Problem details » Swap "blue blazer" for "navy jacket" in the rows from the line with "How far is (x=235, y=138)" through the end of the rows, and return those lines with nothing else changed. Leave the pictures out of your answer.
START Material for this task
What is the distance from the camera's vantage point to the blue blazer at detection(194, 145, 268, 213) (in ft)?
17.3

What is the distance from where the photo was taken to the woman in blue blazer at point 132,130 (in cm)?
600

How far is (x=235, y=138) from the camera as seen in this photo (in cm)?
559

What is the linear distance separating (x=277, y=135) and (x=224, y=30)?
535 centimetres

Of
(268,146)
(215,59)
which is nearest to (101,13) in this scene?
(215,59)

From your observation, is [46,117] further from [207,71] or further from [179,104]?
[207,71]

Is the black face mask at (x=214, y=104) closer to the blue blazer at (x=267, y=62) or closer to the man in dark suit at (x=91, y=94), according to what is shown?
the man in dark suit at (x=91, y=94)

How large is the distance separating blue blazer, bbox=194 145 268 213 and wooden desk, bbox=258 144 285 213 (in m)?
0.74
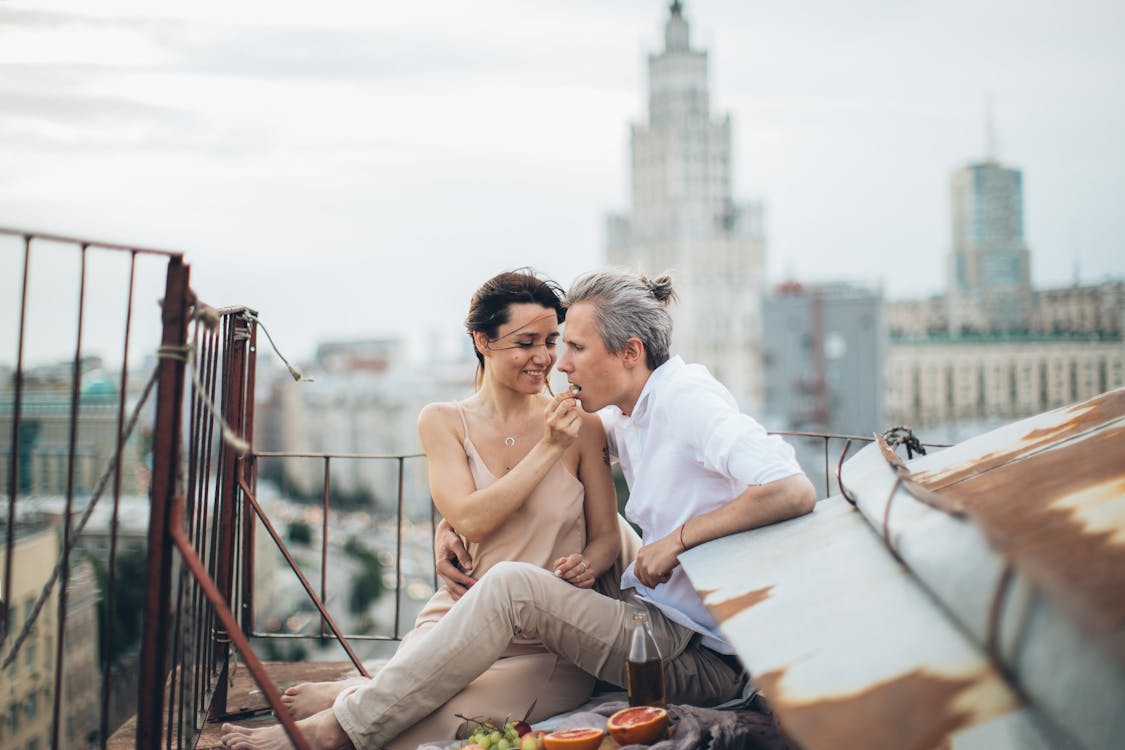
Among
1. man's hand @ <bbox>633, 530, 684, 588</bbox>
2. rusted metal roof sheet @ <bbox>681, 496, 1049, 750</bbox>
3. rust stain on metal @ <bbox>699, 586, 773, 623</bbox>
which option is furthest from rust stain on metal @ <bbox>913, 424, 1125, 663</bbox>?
END Material for this task
Problem solution »
How far is (x=235, y=138) from the camera as seen in this photo (in cm)?
559

What is the linear distance separating (x=277, y=135) and (x=224, y=30)?
535 centimetres

Of
(268,146)
(215,59)
which is nearest to (101,13) in this scene?
(215,59)

From your observation, is [46,117] further from [207,71] or further from [179,104]?
[207,71]

Is the black face mask at (x=214, y=104) closer to the navy jacket at (x=267, y=62) or closer to the man in dark suit at (x=91, y=94), according to what is shown?
the man in dark suit at (x=91, y=94)

How large is the distance separating navy jacket, bbox=194 145 268 213 and wooden desk, bbox=258 144 285 213 (in m)?
0.74
Among
1. man's hand @ <bbox>633, 530, 684, 588</bbox>
2. rusted metal roof sheet @ <bbox>681, 496, 1049, 750</bbox>
3. rust stain on metal @ <bbox>699, 586, 773, 623</bbox>
which option is furthest from rust stain on metal @ <bbox>913, 424, 1125, 663</bbox>?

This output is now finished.